Llevaban poca compra y le habían pedido a Maite que les dejara pasar. A pesar del inmenso dolor que le produjo Dadi al agarrarla del brazo para llamar su atención, cedió sin problemas con una amplia sonrisa. Le caían muy bien. Sentía un gran respeto por los emigrantes y, sobre todo, por las mujeres. Para ella era inimaginable abandonar su hogar e introducirse en ese peligroso éxodo con la incertidumbre colgada del cuello; con una vida mucho más complicada.
El contraste de las pieles se acentuaba al estar al lado de la indígena local. Esta, blanca como la leche, se tapaba a pesar del caluroso verano que azotaba la zona, encontrando en el cobijo de su apartamento, junto a su marido, el lugar correcto para consumir su vida. La cantidad de ropa que portaban también las diferenciaba, pero, en este caso, Maite conseguía destacar sobre los demás.
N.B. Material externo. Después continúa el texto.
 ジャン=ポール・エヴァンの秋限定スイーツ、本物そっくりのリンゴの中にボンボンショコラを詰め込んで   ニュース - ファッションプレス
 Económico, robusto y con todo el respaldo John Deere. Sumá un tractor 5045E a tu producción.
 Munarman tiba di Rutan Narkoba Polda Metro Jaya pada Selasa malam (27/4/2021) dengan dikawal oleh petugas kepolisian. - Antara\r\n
—A mí la llorona me parece aterradora —dijo la acompañante de Dadi con el mismo acento exótico que su amiga.
—Pero es que esta pequeña presagia un final sangriento. En ocasiones suceden hechos horrorosos en los pueblos de los alrededores.
—¿En tu tierra?
—Sí.
Dadi miró a la menuda mujer blanca que las escuchaba.
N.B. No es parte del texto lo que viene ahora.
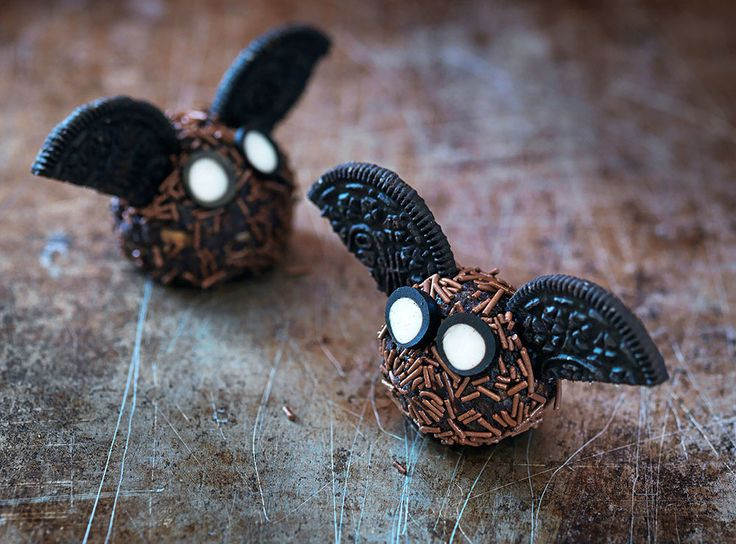 Dessa söta fladdermöss till halloween gör du enkelt med chokladbollar, oreokakor och godisstänger (exempelvis pingvinstång).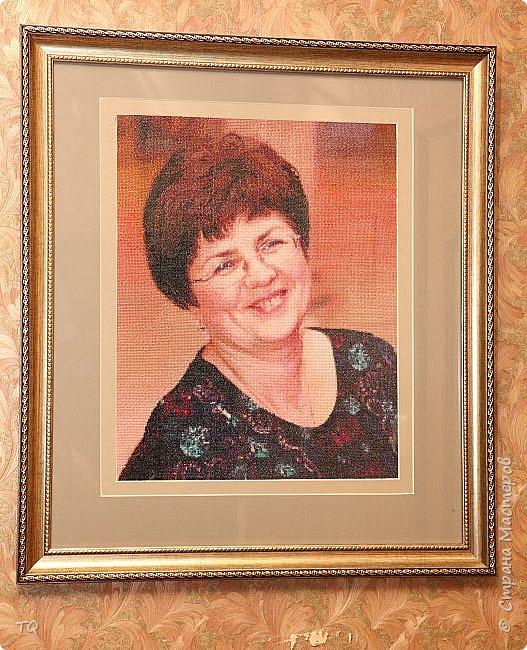 Портрет вышивался в подарок на юбилей коллеге. Работа заняла  без недели 9 месяцев. В работе использовано 98 цветов ниток DMS, общее количество крестов 48000. Раму оформляла тоже полностью сама. Да, и схема тоже моя.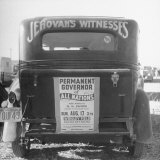 Back of Car Advertising for Jehovah's Witnesses' Activities at Wrigley Field Fotografisk tryk af Loomis Dean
—Es un alivio no preocuparnos por esos cuentos por aquí.
—Pienso que también viajan con nosotras. Esas historias no mueren nunca. Una vez me encontré a una anciana que sobrevivió a la niña.
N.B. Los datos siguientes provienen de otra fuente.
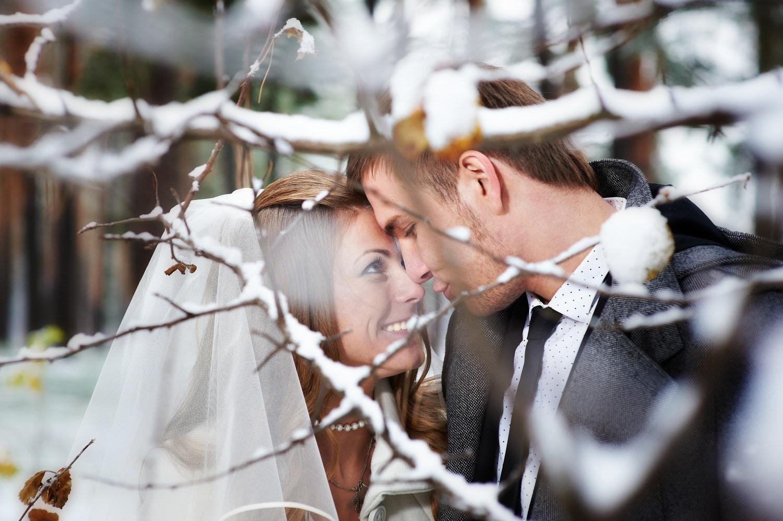 Álomszép dekorációk téli esküvőkre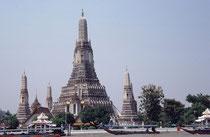 Wat Arun gesehen von Chao Phraya Fluss, Bangkok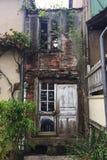 Ruína velha do restaurante na cidade do francês do pittoresque Imagem de Stock Royalty Free
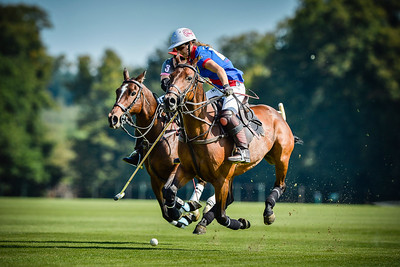 POLO : OPEN DE FRANCE 2012 _ CHOPARD ET KAMELIS MARRAKECH POLO RESORT - CHANTILLY - OISE - © CHRISTOPHE BRICOT - FINALE OPEN DE FRANCE CHOPARD : HECLA/IN THE WINGS TOM TAILOR CENTRE PORSCHE ROISSY  COMPOSITION EQUIPES : HECLA (ROSE) :  FREDERICKA DODGE TELLIER (CAP), LOUISE MAYER, HELOISE LORENTZEN ET EMMA BOERS  IN THE WINGS (BLEU ET ROUGE) : TAHNEE SCHRODER, NAOMI SCHRODR, LAVINIA FABRE(CAP) ET LIA SALVO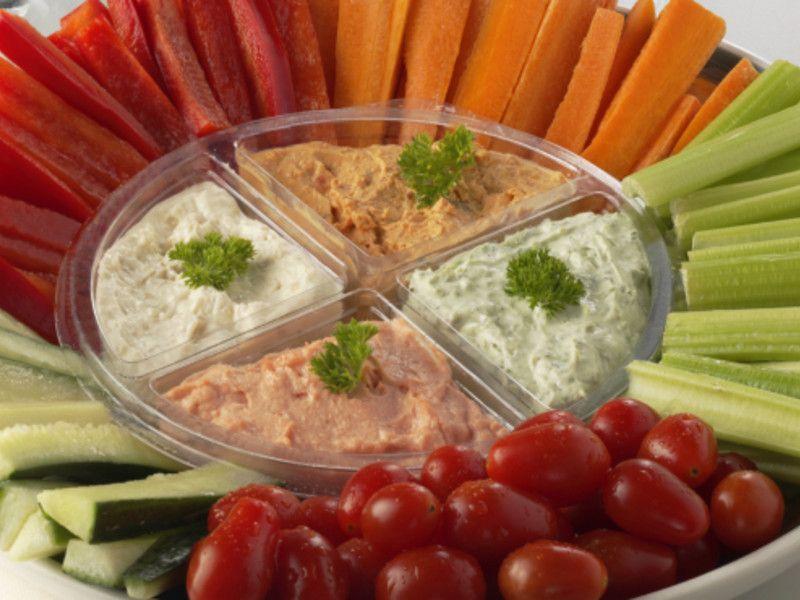 Vegan feiern ohne Fleisch und Milchprodukte? Das ist durchaus möglich. Zahlreiche leckere Party-Snacks lassen sich auch ohne tierische Bestandteile zubereiten.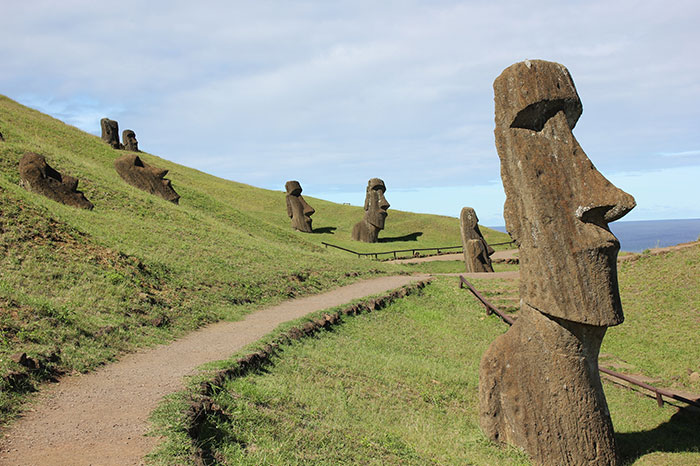 easter island head statues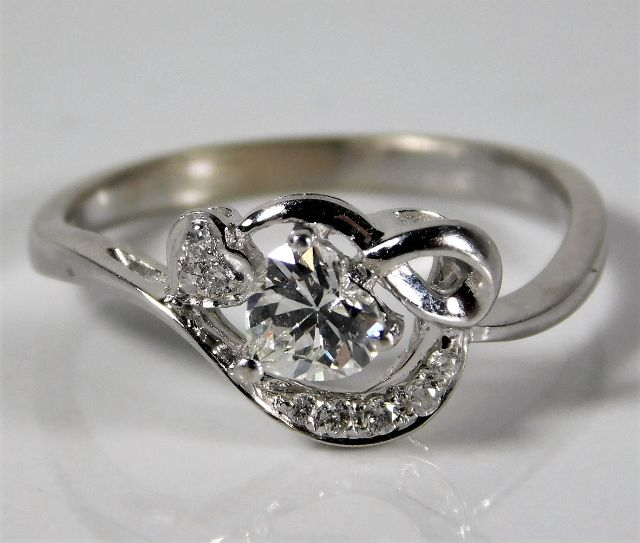Lot 351 - An 18ct white gold ring set with diamonds, centre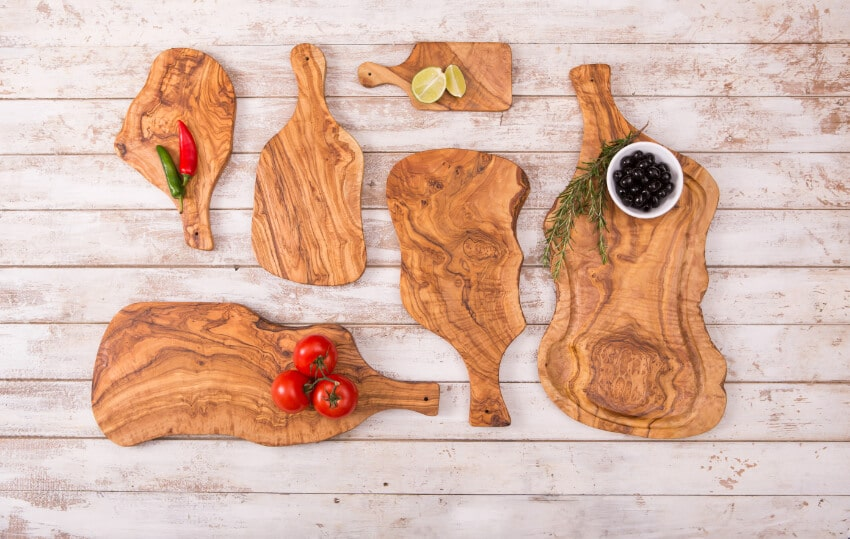 Verano-Ceramics-Olive-Wood-Boards-with-Handles-Group-2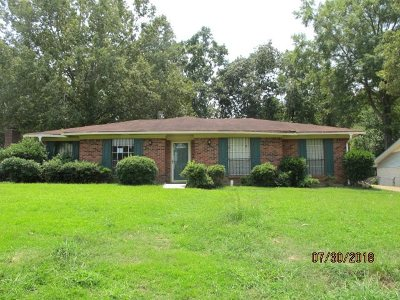 Single Family Home Contingent/Pending: 1423 Sleepy Hollow Dr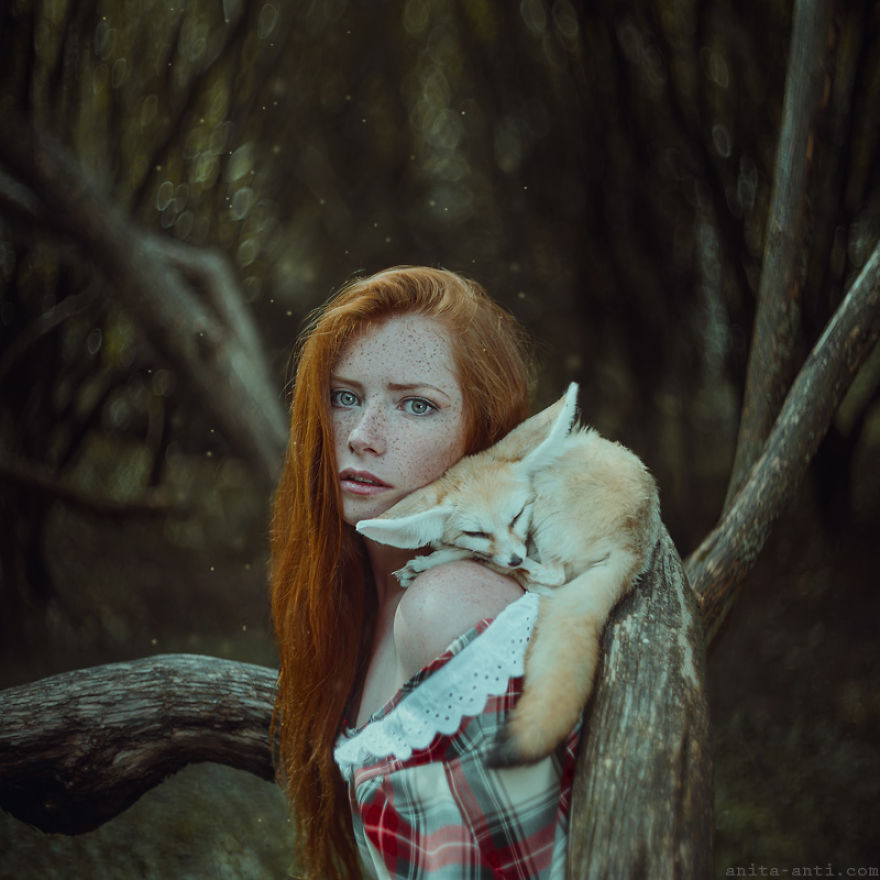 fairytale-photography-women with animals (5)
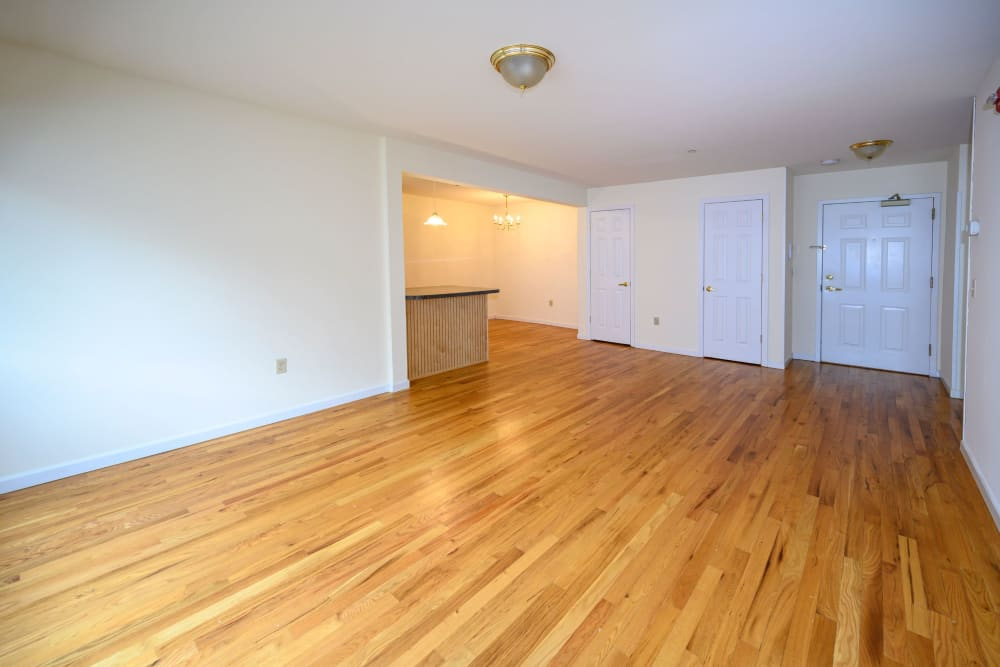 Living room at Rutgers Court Apartments in Belleville, New Jersey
La cajera les llamó la atención para que pasaran. El ritmo de la vida seguía e intentaba hacer que se movieran todos con él. Llegó el turno de Maite, todavía intrigada por la conversación de las dos extranjeras. Era una creyente convencida. En su cabeza entraban todo tipo de fenómenos sobrenaturales y, al contrario de muchos feligreses ególatras que defendían su única verdad, creía en la vinculación de todos ellos a lo largo del globo terrestre. Temía la presencia del diablo en cualquier lugar del mundo.
Puso los consumibles encima de la cinta transportadora mientras reflexionaba con la mirada perdida en el exterior del establecimiento. De repente se fijó en la espalda desnuda de una pequeña adolescente de tez morena. No le veía el rostro, ya que miraba hacia la calle, pero sus movimientos espasmódicos podían llamar la atención de cualquiera. Nadie se percataba de ella, solo la mujer pálida. El lector de códigos creaba un sonido con ritmo hipnótico mientras la niña parecía girarse. La piel curtida por el sol iba poco a poco dejando ver una boca con labios carnosos, pómulos suaves y una dentadura afilada y aterradora.
—Así son cincuenta y ocho con cincuenta ¿Tiene tarjeta de puntos? —La cajera sacó del trance a su clienta dándole un pequeño susto. La distrajo y, al volver a examinar el exterior, no vio a nadie.
Maite se disculpó por su despiste y continuó con su rutina, pero sus pensamientos estaban enmarañados. Se mezclaban sin remedio y volvían a reincidir en ese rostro hambriento que había creído ver en la niña de la puerta.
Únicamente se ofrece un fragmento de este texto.